В течение нескольких минут колонна противника приобрела жалкий вид и уже не представляла для нас никакой угрозы. Немцы даже не сделали ни одного ответного выстрела, настолько неожиданным для них было наше нападение.
(Считаю нужным подчеркнуть, что дело, как я понимаю, было не только в неожиданности нападения, но главным образом в общей деморализации когда-то очень дисциплинированных и боеспособных немецких войск. Но, пройдя в последний день войны более 80 километров по тылам противника, я был поражен, как много войск и первоклассной военной техники еще сохранилось у гитлеровцев.)
Бросив в таком плачевном виде колонну, мы устремились вперед. Очень быстрое, без задержек движение — в этом был единственный мой шанс!
После стычки с параллельной колонной я начал непрерывно получать по рации доклады от командиров машин: «Снаряды на исходе». Пришлось отдать приказ: «Ни по каким целям без моей команды не стрелять!»

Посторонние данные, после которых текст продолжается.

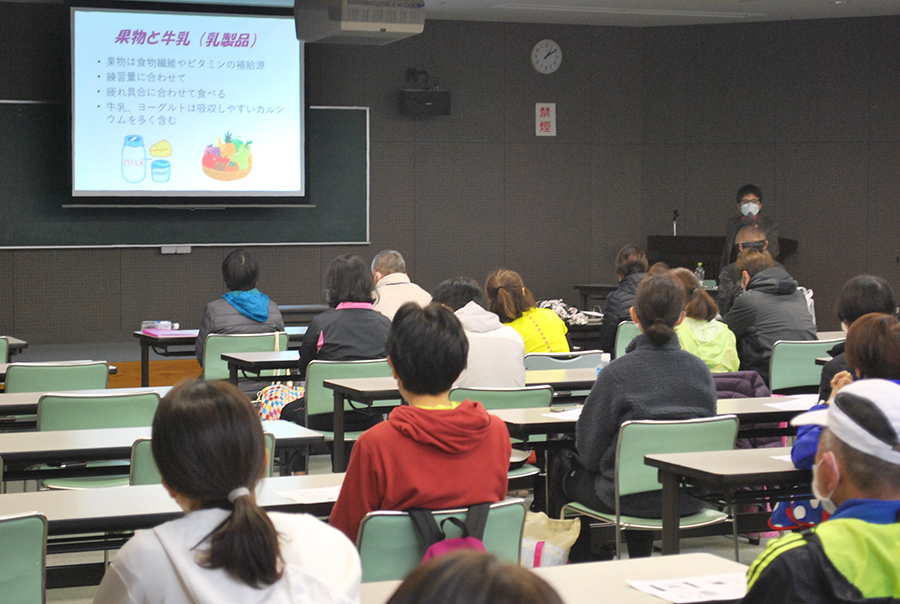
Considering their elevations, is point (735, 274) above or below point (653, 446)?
above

И вот, пройдя последний небольшой населенный пункт, мы в дымке впереди увидели очертания города Амштеттена».
«Жив или мертв?»
(Продолжение письма)
«До сих пор я ждал, что меня вот-вот нагонит танковый корпус, но, подступив к Амштеттену и наблюдая в пути, как стягиваются сюда немецкие войска, я потерял надежду на быстрый его подход. Неужели немцы сумели так плотно закрыть пробитую нами брешь, что даже целый танковый корпус при поддержке тяжелого самоходного полка до сих пор не может к нам пробиться?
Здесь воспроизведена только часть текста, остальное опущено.